## begin DATASET ROWS
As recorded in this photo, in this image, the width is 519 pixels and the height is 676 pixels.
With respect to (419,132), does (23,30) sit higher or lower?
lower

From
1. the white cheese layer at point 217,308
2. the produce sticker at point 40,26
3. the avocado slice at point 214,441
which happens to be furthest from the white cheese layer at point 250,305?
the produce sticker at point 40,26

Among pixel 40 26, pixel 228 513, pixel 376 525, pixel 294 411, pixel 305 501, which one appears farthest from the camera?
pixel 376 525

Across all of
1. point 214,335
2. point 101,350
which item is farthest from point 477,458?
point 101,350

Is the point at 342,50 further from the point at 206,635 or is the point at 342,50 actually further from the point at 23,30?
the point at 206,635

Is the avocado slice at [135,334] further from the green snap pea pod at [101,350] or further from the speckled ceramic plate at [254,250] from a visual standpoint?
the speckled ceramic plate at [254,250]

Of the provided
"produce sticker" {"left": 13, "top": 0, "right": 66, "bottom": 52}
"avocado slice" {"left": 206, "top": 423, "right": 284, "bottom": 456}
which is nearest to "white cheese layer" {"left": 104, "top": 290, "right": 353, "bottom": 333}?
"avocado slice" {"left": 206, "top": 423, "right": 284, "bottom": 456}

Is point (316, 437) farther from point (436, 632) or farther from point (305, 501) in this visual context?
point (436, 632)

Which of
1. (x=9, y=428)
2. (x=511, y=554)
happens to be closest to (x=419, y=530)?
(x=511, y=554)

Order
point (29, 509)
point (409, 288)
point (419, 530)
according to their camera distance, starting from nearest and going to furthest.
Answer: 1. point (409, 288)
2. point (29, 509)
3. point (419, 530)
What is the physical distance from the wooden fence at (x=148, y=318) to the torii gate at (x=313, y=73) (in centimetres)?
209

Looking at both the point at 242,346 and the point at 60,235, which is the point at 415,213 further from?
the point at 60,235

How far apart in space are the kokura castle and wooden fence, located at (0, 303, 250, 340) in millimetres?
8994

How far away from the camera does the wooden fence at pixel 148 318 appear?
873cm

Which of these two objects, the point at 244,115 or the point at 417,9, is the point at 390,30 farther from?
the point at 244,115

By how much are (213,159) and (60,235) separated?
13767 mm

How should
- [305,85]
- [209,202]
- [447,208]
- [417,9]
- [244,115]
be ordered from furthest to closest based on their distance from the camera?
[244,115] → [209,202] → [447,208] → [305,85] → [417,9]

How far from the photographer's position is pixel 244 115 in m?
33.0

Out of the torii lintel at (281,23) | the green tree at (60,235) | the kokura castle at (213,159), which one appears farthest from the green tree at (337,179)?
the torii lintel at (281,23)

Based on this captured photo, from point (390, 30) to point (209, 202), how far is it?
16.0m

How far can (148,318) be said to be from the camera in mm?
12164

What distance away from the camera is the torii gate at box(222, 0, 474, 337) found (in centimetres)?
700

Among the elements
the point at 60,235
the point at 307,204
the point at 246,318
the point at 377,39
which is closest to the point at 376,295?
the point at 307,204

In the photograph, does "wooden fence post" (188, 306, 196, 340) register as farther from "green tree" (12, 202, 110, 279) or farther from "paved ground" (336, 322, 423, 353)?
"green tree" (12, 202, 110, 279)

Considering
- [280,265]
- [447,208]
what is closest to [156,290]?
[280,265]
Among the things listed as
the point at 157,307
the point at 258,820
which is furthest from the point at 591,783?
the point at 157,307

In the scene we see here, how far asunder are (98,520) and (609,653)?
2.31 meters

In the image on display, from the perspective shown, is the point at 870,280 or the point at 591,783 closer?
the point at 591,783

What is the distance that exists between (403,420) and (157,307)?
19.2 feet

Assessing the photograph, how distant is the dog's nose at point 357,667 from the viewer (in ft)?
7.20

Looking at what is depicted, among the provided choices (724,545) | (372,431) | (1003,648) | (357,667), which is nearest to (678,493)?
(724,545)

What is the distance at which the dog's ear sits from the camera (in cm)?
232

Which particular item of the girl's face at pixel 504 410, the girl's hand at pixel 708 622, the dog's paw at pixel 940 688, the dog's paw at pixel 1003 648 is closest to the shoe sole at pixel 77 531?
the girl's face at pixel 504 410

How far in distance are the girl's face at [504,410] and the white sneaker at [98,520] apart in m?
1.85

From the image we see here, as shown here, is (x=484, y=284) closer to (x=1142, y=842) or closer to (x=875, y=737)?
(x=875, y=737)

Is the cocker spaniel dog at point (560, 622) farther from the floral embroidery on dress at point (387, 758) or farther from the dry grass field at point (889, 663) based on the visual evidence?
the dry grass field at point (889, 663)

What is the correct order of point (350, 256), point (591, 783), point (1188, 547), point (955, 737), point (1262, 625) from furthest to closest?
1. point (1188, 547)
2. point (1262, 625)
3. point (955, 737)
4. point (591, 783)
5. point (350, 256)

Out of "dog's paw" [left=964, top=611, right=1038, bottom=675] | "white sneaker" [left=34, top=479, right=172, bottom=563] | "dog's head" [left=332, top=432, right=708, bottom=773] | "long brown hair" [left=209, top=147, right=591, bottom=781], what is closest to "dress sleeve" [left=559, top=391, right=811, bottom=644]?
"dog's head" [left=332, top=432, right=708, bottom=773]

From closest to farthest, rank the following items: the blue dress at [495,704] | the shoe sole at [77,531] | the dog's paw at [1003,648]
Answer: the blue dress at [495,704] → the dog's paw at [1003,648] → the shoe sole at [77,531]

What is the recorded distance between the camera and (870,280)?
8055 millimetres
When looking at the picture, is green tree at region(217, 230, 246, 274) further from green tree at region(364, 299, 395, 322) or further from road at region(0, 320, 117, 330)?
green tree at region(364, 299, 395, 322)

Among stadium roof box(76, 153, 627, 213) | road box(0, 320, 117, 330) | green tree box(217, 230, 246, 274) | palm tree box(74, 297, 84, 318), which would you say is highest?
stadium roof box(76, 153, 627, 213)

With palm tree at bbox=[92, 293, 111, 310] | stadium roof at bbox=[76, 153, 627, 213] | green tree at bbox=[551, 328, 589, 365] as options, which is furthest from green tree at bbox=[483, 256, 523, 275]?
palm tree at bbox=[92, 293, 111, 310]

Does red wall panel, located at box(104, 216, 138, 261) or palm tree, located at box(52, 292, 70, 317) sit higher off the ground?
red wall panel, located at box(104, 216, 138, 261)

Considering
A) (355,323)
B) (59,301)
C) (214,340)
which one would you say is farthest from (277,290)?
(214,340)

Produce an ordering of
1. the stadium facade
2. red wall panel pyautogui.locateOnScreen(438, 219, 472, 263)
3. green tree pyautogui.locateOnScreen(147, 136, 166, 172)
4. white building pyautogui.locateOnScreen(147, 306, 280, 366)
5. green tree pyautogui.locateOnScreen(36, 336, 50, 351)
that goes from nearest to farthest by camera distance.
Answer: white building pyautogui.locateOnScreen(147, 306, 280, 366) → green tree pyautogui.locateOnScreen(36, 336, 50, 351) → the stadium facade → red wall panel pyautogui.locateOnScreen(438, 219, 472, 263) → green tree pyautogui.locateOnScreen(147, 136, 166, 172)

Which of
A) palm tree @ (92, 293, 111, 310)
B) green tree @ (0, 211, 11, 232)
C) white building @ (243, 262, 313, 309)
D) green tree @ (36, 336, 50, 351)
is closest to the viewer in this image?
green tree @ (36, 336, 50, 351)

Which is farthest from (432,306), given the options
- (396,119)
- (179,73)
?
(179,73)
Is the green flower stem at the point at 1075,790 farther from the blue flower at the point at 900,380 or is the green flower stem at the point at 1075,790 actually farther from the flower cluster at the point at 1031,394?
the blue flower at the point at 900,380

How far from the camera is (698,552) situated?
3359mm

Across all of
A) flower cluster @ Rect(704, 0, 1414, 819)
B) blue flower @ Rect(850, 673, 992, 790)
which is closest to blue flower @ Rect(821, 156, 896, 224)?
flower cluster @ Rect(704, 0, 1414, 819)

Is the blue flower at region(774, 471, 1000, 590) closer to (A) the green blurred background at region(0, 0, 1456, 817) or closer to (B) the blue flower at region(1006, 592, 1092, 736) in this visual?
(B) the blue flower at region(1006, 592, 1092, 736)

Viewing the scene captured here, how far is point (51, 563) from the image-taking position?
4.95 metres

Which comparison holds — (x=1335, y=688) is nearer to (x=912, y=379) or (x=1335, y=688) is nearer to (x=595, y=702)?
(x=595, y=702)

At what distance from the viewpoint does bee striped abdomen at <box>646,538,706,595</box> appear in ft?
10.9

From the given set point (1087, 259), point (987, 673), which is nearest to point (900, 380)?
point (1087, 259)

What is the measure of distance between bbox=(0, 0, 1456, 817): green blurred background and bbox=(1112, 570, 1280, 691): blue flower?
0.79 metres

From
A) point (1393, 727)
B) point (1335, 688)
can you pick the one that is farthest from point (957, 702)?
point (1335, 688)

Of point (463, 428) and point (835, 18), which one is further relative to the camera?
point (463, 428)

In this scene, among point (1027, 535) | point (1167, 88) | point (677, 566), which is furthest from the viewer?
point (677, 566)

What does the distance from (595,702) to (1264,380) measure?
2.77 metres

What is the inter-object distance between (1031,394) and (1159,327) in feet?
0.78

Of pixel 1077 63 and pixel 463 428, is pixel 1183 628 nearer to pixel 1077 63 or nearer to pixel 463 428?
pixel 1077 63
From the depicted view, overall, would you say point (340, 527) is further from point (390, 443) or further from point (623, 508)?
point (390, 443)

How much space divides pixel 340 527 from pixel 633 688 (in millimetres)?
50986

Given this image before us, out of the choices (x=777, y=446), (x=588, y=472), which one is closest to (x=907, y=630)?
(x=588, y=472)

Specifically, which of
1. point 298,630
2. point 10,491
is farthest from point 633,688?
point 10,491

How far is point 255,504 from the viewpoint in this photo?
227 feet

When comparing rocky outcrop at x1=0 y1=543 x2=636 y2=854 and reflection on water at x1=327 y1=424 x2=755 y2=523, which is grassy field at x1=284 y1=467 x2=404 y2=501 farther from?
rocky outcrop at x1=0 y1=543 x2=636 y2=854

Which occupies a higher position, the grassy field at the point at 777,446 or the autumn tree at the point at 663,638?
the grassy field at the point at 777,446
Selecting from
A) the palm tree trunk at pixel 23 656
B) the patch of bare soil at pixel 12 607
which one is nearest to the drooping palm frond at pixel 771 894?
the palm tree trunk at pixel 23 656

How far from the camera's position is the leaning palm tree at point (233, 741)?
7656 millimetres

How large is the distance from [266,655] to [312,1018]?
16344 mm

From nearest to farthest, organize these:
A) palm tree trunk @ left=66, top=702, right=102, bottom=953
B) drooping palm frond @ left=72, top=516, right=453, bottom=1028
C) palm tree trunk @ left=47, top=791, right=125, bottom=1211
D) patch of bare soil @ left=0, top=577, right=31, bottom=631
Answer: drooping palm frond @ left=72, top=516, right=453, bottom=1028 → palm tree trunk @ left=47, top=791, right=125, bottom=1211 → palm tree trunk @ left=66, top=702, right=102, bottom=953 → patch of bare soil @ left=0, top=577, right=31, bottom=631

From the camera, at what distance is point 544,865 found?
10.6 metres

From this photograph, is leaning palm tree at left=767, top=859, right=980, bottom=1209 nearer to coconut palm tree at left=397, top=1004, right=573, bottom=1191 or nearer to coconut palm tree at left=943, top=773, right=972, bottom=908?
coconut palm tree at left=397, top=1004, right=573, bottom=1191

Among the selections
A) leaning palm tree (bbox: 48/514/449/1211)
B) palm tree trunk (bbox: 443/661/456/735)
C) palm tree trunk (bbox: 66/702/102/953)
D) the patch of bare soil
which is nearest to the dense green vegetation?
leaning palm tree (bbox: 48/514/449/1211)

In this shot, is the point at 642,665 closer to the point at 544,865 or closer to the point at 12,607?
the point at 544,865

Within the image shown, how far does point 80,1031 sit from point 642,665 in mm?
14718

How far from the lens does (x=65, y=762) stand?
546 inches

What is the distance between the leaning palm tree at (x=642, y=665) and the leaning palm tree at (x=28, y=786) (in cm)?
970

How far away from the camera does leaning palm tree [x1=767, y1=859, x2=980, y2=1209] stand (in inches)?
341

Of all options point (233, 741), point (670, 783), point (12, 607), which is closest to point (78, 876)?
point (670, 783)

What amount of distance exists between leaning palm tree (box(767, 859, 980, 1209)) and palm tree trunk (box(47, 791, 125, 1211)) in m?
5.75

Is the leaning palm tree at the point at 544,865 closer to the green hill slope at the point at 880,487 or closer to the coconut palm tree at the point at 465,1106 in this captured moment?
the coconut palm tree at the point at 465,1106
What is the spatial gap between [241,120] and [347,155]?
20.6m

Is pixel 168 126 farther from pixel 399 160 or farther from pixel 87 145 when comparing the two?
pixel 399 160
## end DATASET ROWS
- [EXERCISE]: Copy verbatim every line from the one containing "Assessing the photograph, how" to the one containing "5. point (350, 256)", including both of those lines.

- [COMPLETE OUTPUT]:
Assessing the photograph, how distant is the dog's nose at point 357,667 from the viewer (in ft)?
7.20

Looking at what is depicted, among the provided choices (724,545) | (372,431) | (1003,648) | (357,667), which is nearest to (678,493)?
(724,545)

What is the distance at which the dog's ear sits from the camera (in cm)?
232

Which particular item of the girl's face at pixel 504 410, the girl's hand at pixel 708 622, the dog's paw at pixel 940 688, the dog's paw at pixel 1003 648 is closest to the shoe sole at pixel 77 531?
the girl's face at pixel 504 410

How far in distance are the girl's face at [504,410] and the white sneaker at [98,520] apart in m?
1.85

From the image we see here, as shown here, is (x=484, y=284) closer to (x=1142, y=842) or closer to (x=875, y=737)?
(x=875, y=737)

Is the cocker spaniel dog at point (560, 622) farther from the floral embroidery on dress at point (387, 758) or farther from the dry grass field at point (889, 663) based on the visual evidence?
the dry grass field at point (889, 663)

What is the correct order of point (350, 256), point (591, 783), point (1188, 547), point (955, 737), point (1262, 625) from furthest to closest?
1. point (1188, 547)
2. point (1262, 625)
3. point (955, 737)
4. point (591, 783)
5. point (350, 256)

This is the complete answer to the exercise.